The Maratha Empire had realized that throwing the Afghans beyond the Khyber Pass was critical to India. This is why the Maratha Armies crossed the Indus river and captured Attock in 1758. They defeated the Afghan armies that ruled the North West frontier Province in today’s Pakistan. When Ahmed Shah Abdali of Kabul’s Durrani Empire invaded Delhi, a Maratha Army marched from Pune to fight him.

Ignoring this history is ignoring how today’s India looks at Afghanistan. Ignoring how today’s,  yesterday’s and Vedic India looks at Afghanistan is the reason why American policy continues to flounder in Afghanistan. The main blame for this ignorance lies with India. Weak Indian governments have been unable to enunciate their goals clearly and they have not built the military infrastructure to implement the goals they have in their minds and hearts.

But the blame for America’s problems in Afghanistan lies squarely with America and with the failure of American policymakers to understand history. And in our opinion, the blame begins with authors like Robert Kaplan and books like his book “Monsoon”. 
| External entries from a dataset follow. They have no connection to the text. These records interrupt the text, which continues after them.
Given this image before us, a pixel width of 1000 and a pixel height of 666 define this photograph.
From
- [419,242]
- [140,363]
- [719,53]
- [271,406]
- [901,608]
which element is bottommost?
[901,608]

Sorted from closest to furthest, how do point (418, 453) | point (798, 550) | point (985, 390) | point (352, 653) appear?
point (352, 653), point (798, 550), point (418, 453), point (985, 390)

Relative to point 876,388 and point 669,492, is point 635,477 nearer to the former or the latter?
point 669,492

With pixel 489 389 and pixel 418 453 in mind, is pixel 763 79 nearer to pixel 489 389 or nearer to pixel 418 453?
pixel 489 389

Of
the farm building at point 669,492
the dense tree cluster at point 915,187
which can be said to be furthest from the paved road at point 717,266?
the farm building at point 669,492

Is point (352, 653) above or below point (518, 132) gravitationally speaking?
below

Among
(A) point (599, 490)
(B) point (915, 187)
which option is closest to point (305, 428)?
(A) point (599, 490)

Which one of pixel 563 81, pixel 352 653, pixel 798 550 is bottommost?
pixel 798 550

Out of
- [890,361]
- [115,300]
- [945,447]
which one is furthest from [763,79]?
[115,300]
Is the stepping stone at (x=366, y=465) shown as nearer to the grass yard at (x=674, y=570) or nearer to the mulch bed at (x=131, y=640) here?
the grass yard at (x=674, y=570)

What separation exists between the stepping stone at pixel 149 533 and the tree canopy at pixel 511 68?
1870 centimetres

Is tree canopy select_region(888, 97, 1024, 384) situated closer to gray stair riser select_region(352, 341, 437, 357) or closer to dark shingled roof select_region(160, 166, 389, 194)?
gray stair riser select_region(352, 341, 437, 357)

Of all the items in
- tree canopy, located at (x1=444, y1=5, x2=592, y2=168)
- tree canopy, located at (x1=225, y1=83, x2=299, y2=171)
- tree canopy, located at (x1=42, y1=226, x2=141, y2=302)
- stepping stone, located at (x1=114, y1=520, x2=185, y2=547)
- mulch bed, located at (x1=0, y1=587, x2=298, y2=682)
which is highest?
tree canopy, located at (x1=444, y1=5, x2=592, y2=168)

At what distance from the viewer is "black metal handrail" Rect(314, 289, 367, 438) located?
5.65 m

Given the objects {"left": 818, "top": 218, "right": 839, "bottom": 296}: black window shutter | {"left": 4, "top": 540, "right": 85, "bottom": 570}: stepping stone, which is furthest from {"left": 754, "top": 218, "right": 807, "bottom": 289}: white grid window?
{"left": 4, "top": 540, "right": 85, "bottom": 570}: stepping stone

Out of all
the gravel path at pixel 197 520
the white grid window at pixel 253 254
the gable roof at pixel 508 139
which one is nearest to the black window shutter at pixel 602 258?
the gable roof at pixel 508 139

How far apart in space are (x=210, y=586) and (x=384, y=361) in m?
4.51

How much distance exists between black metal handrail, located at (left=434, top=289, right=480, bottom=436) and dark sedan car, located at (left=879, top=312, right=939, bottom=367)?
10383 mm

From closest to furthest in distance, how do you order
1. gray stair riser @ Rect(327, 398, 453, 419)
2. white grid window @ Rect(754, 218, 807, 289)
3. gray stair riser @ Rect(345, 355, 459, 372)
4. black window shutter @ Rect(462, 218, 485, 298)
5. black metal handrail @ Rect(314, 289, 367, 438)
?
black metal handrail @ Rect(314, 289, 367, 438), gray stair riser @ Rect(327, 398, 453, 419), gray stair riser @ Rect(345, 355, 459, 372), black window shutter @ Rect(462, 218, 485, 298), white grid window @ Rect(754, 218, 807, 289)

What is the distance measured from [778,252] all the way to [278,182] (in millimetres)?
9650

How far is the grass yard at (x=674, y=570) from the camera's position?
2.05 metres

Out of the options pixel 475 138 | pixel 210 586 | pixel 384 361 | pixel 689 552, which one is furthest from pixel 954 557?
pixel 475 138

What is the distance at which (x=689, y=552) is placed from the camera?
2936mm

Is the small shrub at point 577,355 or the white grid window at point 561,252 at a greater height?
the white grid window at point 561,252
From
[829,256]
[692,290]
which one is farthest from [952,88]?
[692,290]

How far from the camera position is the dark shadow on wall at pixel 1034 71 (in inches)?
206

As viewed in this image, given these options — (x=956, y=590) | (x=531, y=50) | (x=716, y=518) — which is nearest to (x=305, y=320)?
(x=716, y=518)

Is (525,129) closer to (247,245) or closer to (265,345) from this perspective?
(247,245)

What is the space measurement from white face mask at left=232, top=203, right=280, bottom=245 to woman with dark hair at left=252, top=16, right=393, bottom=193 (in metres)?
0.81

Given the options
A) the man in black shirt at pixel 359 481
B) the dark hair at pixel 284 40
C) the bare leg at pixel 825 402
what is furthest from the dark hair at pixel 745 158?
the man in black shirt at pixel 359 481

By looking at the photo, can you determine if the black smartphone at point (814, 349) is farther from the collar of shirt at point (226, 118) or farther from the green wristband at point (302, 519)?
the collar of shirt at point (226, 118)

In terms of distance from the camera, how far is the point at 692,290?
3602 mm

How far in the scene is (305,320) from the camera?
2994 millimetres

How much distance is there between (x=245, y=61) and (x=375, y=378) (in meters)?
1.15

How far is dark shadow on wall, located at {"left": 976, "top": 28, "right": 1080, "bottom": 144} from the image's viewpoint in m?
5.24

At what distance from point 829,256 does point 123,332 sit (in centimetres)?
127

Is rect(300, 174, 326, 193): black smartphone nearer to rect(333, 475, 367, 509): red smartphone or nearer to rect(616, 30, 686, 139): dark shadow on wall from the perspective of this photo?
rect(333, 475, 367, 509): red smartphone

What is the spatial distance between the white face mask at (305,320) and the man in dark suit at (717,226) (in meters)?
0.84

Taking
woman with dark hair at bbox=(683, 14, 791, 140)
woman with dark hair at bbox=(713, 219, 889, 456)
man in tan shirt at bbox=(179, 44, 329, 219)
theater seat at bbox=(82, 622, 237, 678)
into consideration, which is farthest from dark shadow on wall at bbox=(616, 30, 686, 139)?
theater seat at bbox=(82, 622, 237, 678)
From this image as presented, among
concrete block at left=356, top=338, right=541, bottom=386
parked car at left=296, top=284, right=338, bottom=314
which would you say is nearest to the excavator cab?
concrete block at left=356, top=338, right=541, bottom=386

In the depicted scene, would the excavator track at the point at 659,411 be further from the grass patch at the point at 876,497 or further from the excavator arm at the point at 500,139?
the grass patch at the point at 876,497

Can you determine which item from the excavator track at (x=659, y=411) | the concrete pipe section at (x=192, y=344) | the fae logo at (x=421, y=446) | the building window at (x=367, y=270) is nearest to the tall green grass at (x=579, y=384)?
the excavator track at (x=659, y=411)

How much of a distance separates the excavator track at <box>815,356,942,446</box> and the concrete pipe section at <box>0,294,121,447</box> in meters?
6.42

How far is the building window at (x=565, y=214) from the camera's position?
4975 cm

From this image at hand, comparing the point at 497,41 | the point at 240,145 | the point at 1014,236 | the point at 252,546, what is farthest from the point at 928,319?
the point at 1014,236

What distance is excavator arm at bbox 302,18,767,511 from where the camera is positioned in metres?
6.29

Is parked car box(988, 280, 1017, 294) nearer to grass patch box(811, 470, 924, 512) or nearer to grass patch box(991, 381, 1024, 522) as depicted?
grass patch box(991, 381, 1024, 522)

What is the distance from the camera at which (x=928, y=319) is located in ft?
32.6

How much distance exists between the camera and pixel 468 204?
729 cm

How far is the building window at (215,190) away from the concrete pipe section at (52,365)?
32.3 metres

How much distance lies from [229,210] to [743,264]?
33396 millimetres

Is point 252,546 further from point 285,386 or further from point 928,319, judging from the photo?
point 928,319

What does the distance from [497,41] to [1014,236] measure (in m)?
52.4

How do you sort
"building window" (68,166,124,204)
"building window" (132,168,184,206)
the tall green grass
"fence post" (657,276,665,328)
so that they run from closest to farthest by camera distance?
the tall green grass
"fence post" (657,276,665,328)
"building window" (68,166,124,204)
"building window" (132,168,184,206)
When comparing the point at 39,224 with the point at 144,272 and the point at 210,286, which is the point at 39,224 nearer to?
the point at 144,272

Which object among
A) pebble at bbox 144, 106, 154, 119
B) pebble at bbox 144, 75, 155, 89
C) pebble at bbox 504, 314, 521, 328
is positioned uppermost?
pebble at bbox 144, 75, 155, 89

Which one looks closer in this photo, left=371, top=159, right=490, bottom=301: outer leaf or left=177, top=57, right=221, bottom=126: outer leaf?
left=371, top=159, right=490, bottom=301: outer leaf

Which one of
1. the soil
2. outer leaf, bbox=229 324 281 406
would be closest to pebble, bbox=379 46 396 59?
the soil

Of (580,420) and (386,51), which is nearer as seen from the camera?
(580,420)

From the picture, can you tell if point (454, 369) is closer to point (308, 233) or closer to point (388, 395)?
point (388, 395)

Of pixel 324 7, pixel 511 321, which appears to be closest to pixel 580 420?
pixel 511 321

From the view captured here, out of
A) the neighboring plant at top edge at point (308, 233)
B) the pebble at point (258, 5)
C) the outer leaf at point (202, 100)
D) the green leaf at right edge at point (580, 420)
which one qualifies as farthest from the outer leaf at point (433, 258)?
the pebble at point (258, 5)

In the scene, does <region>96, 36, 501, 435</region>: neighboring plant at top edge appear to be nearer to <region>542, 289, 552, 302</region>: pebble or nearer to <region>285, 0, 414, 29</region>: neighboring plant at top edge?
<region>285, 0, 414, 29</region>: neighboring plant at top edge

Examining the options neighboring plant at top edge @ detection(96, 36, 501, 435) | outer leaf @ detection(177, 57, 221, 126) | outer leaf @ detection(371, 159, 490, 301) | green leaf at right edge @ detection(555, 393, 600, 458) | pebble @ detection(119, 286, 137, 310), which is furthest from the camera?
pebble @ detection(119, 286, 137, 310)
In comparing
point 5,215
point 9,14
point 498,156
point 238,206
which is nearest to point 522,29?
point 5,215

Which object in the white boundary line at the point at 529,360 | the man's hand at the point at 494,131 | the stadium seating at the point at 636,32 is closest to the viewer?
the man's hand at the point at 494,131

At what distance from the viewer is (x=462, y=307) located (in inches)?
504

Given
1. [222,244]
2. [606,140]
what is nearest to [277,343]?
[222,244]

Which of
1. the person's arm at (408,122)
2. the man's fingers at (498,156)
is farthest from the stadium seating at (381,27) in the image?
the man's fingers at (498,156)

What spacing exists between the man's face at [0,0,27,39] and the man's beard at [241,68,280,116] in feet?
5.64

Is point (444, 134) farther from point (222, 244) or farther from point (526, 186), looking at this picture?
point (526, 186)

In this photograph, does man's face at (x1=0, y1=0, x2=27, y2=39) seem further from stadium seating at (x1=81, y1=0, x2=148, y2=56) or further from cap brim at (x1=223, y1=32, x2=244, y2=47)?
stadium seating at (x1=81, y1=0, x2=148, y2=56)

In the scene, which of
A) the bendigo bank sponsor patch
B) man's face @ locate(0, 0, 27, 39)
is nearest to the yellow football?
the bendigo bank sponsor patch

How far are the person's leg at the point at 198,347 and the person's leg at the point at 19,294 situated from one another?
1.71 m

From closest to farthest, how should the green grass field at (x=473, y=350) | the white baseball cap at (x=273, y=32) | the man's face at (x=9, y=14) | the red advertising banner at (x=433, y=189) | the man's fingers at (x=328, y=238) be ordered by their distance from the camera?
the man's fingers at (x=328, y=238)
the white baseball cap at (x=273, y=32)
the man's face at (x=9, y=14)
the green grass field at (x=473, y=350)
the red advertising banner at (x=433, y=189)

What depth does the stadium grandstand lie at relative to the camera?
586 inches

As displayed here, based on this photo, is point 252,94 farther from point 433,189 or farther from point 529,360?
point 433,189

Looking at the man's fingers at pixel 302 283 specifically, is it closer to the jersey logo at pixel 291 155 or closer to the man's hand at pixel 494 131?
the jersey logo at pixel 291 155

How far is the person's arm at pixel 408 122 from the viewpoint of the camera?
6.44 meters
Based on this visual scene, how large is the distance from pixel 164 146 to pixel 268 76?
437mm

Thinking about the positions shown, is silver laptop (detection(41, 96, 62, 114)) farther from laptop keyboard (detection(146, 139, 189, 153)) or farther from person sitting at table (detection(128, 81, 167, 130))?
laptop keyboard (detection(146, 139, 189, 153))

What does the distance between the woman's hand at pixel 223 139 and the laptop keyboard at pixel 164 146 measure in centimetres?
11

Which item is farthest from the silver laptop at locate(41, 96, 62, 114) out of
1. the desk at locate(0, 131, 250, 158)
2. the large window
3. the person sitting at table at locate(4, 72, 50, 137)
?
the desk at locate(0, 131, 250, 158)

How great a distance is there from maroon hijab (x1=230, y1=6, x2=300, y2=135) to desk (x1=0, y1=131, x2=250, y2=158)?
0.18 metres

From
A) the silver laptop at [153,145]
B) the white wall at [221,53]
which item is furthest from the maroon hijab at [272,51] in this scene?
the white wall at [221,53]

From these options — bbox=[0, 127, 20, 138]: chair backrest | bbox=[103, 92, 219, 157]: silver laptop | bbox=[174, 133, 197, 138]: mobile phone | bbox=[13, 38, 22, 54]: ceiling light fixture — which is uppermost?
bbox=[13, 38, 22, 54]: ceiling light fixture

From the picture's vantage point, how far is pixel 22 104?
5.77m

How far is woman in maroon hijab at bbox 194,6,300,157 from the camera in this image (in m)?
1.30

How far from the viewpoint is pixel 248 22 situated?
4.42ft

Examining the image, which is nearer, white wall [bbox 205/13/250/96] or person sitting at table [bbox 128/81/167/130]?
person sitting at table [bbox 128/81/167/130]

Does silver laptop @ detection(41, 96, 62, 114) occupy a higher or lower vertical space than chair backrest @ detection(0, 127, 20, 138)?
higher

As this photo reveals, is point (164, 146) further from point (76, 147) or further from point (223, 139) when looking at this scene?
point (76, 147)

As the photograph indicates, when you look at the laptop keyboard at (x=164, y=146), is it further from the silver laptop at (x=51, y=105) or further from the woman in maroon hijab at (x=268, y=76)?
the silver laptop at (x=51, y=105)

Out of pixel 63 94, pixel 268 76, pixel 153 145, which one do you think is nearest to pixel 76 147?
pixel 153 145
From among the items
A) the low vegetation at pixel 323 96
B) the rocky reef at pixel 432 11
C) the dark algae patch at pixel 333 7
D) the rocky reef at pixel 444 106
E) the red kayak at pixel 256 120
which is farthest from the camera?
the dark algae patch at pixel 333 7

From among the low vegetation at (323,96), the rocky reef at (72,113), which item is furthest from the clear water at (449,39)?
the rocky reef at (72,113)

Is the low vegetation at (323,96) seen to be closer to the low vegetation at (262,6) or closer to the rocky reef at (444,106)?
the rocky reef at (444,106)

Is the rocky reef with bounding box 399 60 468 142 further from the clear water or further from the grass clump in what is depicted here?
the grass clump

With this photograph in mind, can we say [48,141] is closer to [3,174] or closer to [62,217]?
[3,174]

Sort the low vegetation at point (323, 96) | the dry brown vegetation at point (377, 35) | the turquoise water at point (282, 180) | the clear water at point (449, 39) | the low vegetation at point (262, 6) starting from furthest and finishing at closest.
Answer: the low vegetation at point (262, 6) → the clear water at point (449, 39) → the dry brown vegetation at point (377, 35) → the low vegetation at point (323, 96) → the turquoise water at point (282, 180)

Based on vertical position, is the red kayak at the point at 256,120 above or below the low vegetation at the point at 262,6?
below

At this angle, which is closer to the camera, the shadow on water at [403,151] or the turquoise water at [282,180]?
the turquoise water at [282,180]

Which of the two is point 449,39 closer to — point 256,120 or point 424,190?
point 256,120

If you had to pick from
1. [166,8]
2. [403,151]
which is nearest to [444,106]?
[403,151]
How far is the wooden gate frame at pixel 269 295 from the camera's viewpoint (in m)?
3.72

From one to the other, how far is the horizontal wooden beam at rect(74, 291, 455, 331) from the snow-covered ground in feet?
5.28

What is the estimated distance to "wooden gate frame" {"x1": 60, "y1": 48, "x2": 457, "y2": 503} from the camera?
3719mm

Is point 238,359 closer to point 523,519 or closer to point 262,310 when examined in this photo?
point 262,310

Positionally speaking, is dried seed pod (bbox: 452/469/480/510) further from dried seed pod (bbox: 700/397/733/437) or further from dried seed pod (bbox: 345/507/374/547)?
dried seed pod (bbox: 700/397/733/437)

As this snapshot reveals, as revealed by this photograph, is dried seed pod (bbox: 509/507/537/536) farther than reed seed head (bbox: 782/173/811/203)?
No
The book “Monsoon” is about naval strategy in the Indian Ocean. So let us touch on a bit of recent naval history that Robert Kaplan may not know. Shivaji Maharaj, the founder of the Maratha Empire, had the vision to establish a blue water Navy in the late 17th century. The Maratha Navy had a brilliant commander named Kanhoji Angre . Under Sarkhel (Admiral) Angre, the Maratha Navy defeated the British, Dutch and Portuguese navies and dominated the seas around the Maratha coasts. Predictably, the Portuguese and British texts describe Angre as a pirate and demean his accomplishments. In contrast, the Indian Navy recognizes Angre as a great patriot and a brilliant admiral. The Western Naval Command of the Indian Navy is INS Angre , named after Kanhoji Angre.

We do not mean to suggest that Robert Kaplan deliberately misinterprets Indian history. Our discomfort is that he simply relies on British and Portuguese texts to understand Indian history. That is why his book “Monsoon” goes so awry in its analysis of Indian history.

A Classic Analytical Technique from Investing

In investing, one always looks for long term bases on historical charts. Sometimes, you see an asset class base for a long period of time and then begin to break out from its long term base. Investing in  asset classes that break out of long term bases has been a proven strategy for huge, sustainable, long term returns.

When we see Indian history on a long term chart, we see about a 1,000 year base formed by core India, a period of consolidation. Today, we see core India beginning to break out of its long base. Today, we see an American attempt to invest in this breakout of core India.

We do not know whether this breakout of core India will be sustained. We do not know whether America will invest in this breakout for the long run or simply as a trade. But if the breakout of core India proves sustainable and if America stays with it as a long term investment, it will be a huge win for both America and India.

But successful investment in an asset class breakout requires historic study of the asset class far back,  way back before the long term base to the earlier period of highs of that asset class.

In the context of “Monsoon”, it requires a study of Indian history way back to the successes of core India, the period before Muslim, Christian or even Buddhist eras. It would require jettisoning the colonial British, Portuguese or the Islamic frameworks and looking back to India of say 1,500 BCE to about 900 CE.

Without such a look back, analysts would simply repeat the mistakes of the CDO analysts of Lehman, Merrill and others of simply looking at recent history.

Robert Kaplan has made this mistake in Monsoon. We hope that he corrects it in his next work. America and India would both benefit if he does.